Semasih sebagian elite dan petinggi parpol cenderung korup dengan "mencuri" anggaran negara melalui proyek pemerintah, sangat tak pantas jika uang yang dikelola dalam APBN kembali "dirampok" untuk membiayai parpol. Bagi parpol, ketika laporan keuangan partai masih tertutup, pengucuran anggaran itu dianggap wajar belaka.
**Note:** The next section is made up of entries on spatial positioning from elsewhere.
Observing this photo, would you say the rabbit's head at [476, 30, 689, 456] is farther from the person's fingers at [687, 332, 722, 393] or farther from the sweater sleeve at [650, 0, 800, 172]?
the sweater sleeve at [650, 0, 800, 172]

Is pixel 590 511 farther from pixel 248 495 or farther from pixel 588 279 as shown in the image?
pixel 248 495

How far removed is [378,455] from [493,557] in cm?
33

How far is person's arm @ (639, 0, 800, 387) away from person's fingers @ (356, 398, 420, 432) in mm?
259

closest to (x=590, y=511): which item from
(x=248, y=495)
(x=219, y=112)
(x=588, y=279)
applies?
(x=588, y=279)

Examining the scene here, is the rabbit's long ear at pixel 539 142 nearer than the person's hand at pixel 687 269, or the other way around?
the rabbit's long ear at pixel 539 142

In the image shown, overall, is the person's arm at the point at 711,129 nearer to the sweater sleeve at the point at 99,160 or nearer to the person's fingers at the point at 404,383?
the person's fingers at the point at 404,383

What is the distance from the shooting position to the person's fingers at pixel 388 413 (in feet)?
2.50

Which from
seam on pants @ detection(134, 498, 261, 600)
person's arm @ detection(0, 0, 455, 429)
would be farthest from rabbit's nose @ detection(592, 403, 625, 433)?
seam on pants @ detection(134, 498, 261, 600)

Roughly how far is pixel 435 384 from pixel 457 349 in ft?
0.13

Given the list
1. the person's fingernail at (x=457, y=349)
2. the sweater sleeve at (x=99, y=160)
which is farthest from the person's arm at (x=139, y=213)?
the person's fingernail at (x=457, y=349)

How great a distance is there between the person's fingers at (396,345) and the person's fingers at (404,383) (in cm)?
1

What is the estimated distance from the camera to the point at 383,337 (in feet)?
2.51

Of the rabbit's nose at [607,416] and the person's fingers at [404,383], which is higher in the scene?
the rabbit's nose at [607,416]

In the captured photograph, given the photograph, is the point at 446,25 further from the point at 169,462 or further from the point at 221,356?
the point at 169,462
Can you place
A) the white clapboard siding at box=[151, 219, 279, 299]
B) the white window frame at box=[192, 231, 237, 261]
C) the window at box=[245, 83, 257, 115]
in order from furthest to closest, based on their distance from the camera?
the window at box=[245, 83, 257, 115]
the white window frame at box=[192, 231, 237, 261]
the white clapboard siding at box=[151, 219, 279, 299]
Tak berlebihan mengatakan bahwa alokasi anggaran semacam ini sebagai bentuk "persekongkolan" baru pengawas pemilu, DPR, dan pemerintah (Kementerian Dalam Negeri). Parahnya, Badan Pengawas Pemilihan Umum (Bawaslu) justru menjadi corong bagi parpol melegalkan praktik itu.
Dana politik
Regulasi yang mengatur tentang dana politik sangat jelas melarang parpol menerima dana dari APBN/APBD di luar ketentuan yang ada. Parpol hanya boleh menerima bantuan keuangan dari pemerintah melalui APBN/APBD atas dasar perolehan suara dan memiliki kursi di lembaga legislatif dalam pemilu sebelumnya (Pasal 34 Ayat 3 Undang-Undang Nomor 2 Tahun 2011 tentang Partai Politik).
Di sisi lain, penggunaan bantuan keuangan dari APBN/ APBD diprioritaskan untuk melaksanakan pendidikan politik bagi anggota parpol dan masyarakat. Prinsipnya, bantuan keuangan kepada parpol yang bersumber dari APBN/APBD tidak digunakan untuk membiayai penyelenggaraan pemilu (baca: saksi).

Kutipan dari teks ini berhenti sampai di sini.